Education and Civic Engagement Are ‘Life Preservers’
Foreign policy expert Fiona Hill emphasizes the value of being actively engaged in the world, regardless of the challenges
By Taylor McNeil for Tufts Now
In this “pivotal and historic year, globally and domestically,” commencement speaker Fiona Hill said, graduates must “figure out how to be part of the solution and continue to learn and discover.”
Public service “is deeply embedded in everything you do, and in this institution,” Hill, a senior fellow at the Brookings Institution and chancellor of Durham University in the United Kingdom, told the 3,629 graduates and their families and friends assembled on the Academic Quad. “And being engaged means not just voting, it means actively participating in the life of society as many are right now.”
Education, she said, is “the great social and economic equalizer. If everyone has access, it lowers the barriers to opportunity and it offers everyone the chance to develop knowledge and learn skills to transform themselves in their communities. It helps us to adapt to new demands and challenges. A college education in particular drives social mobility and life outcomes.”
Hill was deputy assistant to the president and senior director for European and Russian affairs on the U. S. National Security Council from 2017 to 2019 and served on the U.S. National Intelligence Council from 2006 to 2009. She is the author of the bestselling memoir There Is Nothing For You Here: Finding Opportunity in the 21st Century and co-author of Mr. Putin: Operative in the Kremlin.
Hill was one of four individuals awarded honorary degrees at the ceremony, which was followed by convocations for individual schools, and for departments in Arts, Sciences and Engineering.
A Time of Pivotal Change
Hill noted that there are elections not just in the U.S. but in 64 countries around the world in 2024. “The global order is in flux … and the fundamental of our national power have been shaken by dramatic economic, technological, demographic, and climate changes, for good and for bad.”
It’s also a time of conflict. “On the international stage, we have a European land war in Ukraine, and obviously we have the war in the Middle East between Israel and Hamas, which we’re all feeling very much the presence of right now,” she said, referring to a small group of graduates who walked out at the beginning of the Commencement ceremony.
Domestically, “a not insignificant part of our population feels left behind economically and also left out of mainstream politics, and they’re willing to shake things up by supporting anti-establishment movements and even authoritarian politicians,” said Hill. “Now, in fact, our domestic and our international crises mirror each other.”
As people look for quick fixes to what are long-term and intractable problems, “our weight in the international stage means that our elections are going to shape the future for years to come,” she said, not just for the U.S., but for everyone else as well. “That means exercising our choice is especially consequential, and we have to be good global citizens.”
That is why a Tufts education, with its focus on being engaged civic citizens, is vitally important, noted Hill. “We’re awash in a sea of disinformation,” she said, and “education is once again our life preserver, because it arms us with knowledge, it empowers and prepares us to push back against it.”
Given the importance of education, she made a special plea to the graduates that as they establish their careers, they also work “to expand education in all forms to all the other people that you meet, because other people need a chance to move ahead as well.”
Hill also spoke on the theme of friendship. “The friends I made at university transformed my life,” she said.

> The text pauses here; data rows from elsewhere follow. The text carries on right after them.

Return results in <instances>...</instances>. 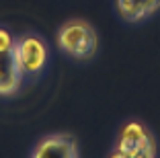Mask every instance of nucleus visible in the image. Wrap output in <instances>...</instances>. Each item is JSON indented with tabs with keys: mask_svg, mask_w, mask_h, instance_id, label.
I'll list each match as a JSON object with an SVG mask.
<instances>
[{
	"mask_svg": "<svg viewBox=\"0 0 160 158\" xmlns=\"http://www.w3.org/2000/svg\"><path fill=\"white\" fill-rule=\"evenodd\" d=\"M58 49L72 62H90L99 51V33L88 21L70 19L56 33Z\"/></svg>",
	"mask_w": 160,
	"mask_h": 158,
	"instance_id": "2",
	"label": "nucleus"
},
{
	"mask_svg": "<svg viewBox=\"0 0 160 158\" xmlns=\"http://www.w3.org/2000/svg\"><path fill=\"white\" fill-rule=\"evenodd\" d=\"M107 158H158V144L152 130L140 119L123 121Z\"/></svg>",
	"mask_w": 160,
	"mask_h": 158,
	"instance_id": "1",
	"label": "nucleus"
},
{
	"mask_svg": "<svg viewBox=\"0 0 160 158\" xmlns=\"http://www.w3.org/2000/svg\"><path fill=\"white\" fill-rule=\"evenodd\" d=\"M160 10V0H115V13L127 25H140Z\"/></svg>",
	"mask_w": 160,
	"mask_h": 158,
	"instance_id": "6",
	"label": "nucleus"
},
{
	"mask_svg": "<svg viewBox=\"0 0 160 158\" xmlns=\"http://www.w3.org/2000/svg\"><path fill=\"white\" fill-rule=\"evenodd\" d=\"M29 158H80L78 140L66 131L47 134L33 144Z\"/></svg>",
	"mask_w": 160,
	"mask_h": 158,
	"instance_id": "5",
	"label": "nucleus"
},
{
	"mask_svg": "<svg viewBox=\"0 0 160 158\" xmlns=\"http://www.w3.org/2000/svg\"><path fill=\"white\" fill-rule=\"evenodd\" d=\"M25 78L14 56V35L0 25V99H12L21 93Z\"/></svg>",
	"mask_w": 160,
	"mask_h": 158,
	"instance_id": "4",
	"label": "nucleus"
},
{
	"mask_svg": "<svg viewBox=\"0 0 160 158\" xmlns=\"http://www.w3.org/2000/svg\"><path fill=\"white\" fill-rule=\"evenodd\" d=\"M14 56L25 82L37 80L49 64V45L39 33L25 31L14 37Z\"/></svg>",
	"mask_w": 160,
	"mask_h": 158,
	"instance_id": "3",
	"label": "nucleus"
}]
</instances>
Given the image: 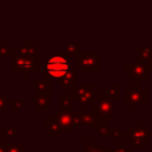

Her own impressions of Tufts are tied up with memories of singer Tracy Chapman, J86, H04, who “epitomizes the transformational power of this university and the importance of friends,” Hill said. “Her career arc is a testament to Tufts, to the importance of always emphasizing quality and impact over quantity and ubiquity.”
Don’t forget, Hill told the graduates, that “you have a Tufts community—and you also have a very high kindness quotient here. It’s tough out there. And being kind is important. Maintaining that Tufts spirit will get you places that being mean will not.”
In addition to Lee, other honorary degree recipients were Kathryn Bostic, an award-winning composer, vocalist, and pianist known for her work on Broadway and across multiple media platforms; Kathleen O’Loughlin, the first female executive director of the American Dental Association and a trustee emerita at Tufts; and Jeremy Ruskin, founder and director emeritus of the Cardiac Arrhythmia Service and Cardiac Electrophysiology Fellowship Training Program at Massachusetts General Hospital and a professor at Harvard Medical School.